Short problem -
Report every line of the material below that contains the string "fence".

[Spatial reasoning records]
+++++
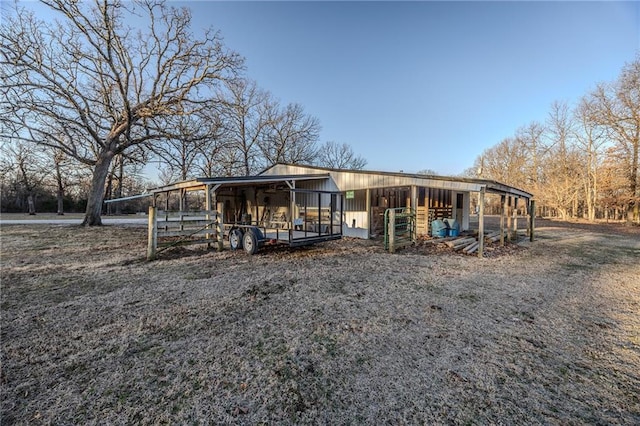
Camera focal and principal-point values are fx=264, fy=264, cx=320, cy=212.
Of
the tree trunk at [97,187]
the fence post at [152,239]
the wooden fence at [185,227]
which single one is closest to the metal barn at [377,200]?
+++++
The completed task -
the fence post at [152,239]
the wooden fence at [185,227]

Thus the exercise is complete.